Simon & Schuster purchased by private equity firm KKR for $1.62 billion

NEWYORK — Simon & Schuster was sold to private equity firm KKR, months after a federal judge blocked the acquisition of rival publisher Penguin Random House over concerns that competition would shrink the book market. One KKR executive called the deal an opportunity to work with “one of the most productive book publishers.”
The private equity giant will buy Simon & Schuster for $1.62 billion in cash, said Paramount Global, the publisher’s parent company. Simon & Schuster will operate as an independent entity, under the leadership of Chief Executive Officer Jonathan Karp.
“We are very excited,” Karp said Monday. “We will remain an independent company and not only will we continue to grow, but with the help of KKR we can become even greater.
Paramount, which on Monday reported a loss of $424 million in the three months to June 30, will use the proceeds of the sale to pay off debt. The deal must be approved by the government, but is unlikely to face the same opposition as the Penguin Random House deal.

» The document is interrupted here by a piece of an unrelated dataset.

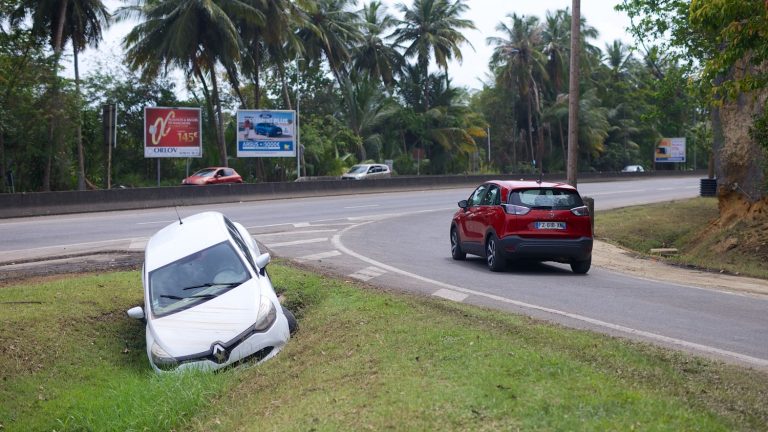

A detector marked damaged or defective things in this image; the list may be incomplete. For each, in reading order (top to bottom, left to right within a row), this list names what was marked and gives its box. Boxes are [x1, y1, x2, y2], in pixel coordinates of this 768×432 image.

crashed white renault [126, 211, 294, 372]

Simon & Schuster, where authors include Stephen King, Colleen Hoover and Bob Woodward, are among the so-called “Big Five” of New York publishing, along with others including Penguin Random House, HarperCollins Publishers, Hachette Book Group and Macmillan. HarperCollins, owned by Rupert Murdoch’s News Corp, has expressed interest in buying Simon. & Schuster.
Simon & Schuster has sold a lot over the past two years, even as the book market has cooled. The publisher has scheduled the release of some of its most anticipated books this fall, including Britney Spears’ memoir “The Woman in Me” and Walter Isaacson’s biography of Elon Musk.
Richard Sarnoff, KKR’s president of communications, praises Simon & Schuster works well and effectively and says it will retain editorial independence.
“We’re not going to tell them what to buy, what to publish or what not to publish,” said Sarnoff, a former executive at Penguin Random House’s parent company, the German group Bertelsmann. “There is a 99-year legacy of editorial independence that we will defend.”
Sarnoff says no layoffs are planned and that KKR hopes to invest and expand Simon instead. & Schuster, cites international sales as an area for growth. Like other companies KKR owns, they plan to give Simon & Schuster’s employee equity, a deal that could give the publisher a competitive advantage. In an industry where starting salaries range from $45,000 to $50,000, a cause for the increasingly unhappy young people trying to make ends meet in the New York City area, a share Ownership can ultimately be worth half or more of a worker’s annual salary, according to Sarnoff.
“The advantage is huge,” he said. Sarnoff added that he does not know how long KKR will run Simon & Schuster before selling it, although he cited five to seven years as a typical time period. “We don’t have a fixed timeline,” he said.
Employee equity is rare in book publishing, but not unheard of. Norton World War & Company, founded in 1923, has been wholly employee-owned for decades.
In late 2020, Paramount announced the sale of Simon & Schuster to Penguin Random House for $2.2 billion, a deal that could make the new company the largest to date in the United States. But the Justice Department, under the Biden administration, has taken a tougher stance on consolidation than other recent presidents, suing to block the sale in 2021.
After a three-week trial in the summer of 2022, with King among those opposing the merger, US District Judge Florence Y. Pan ruled in favor of the government, saying the DOJ had makes “a compelling case to predict” substantial damage to competition.”
Paramount refuses to appeal the decisionand instead renewed efforts to sell Simon & Schuster, next year marks its centenary. The publisher, founded in 1924 by Richard Simon and Max Schuster, has changed ownership a few times since being purchased by Gulf + Western in 1975. Paramount has been trying to sell the publisher for years, deemed it inconsistent with the company’s focus on video entertainment.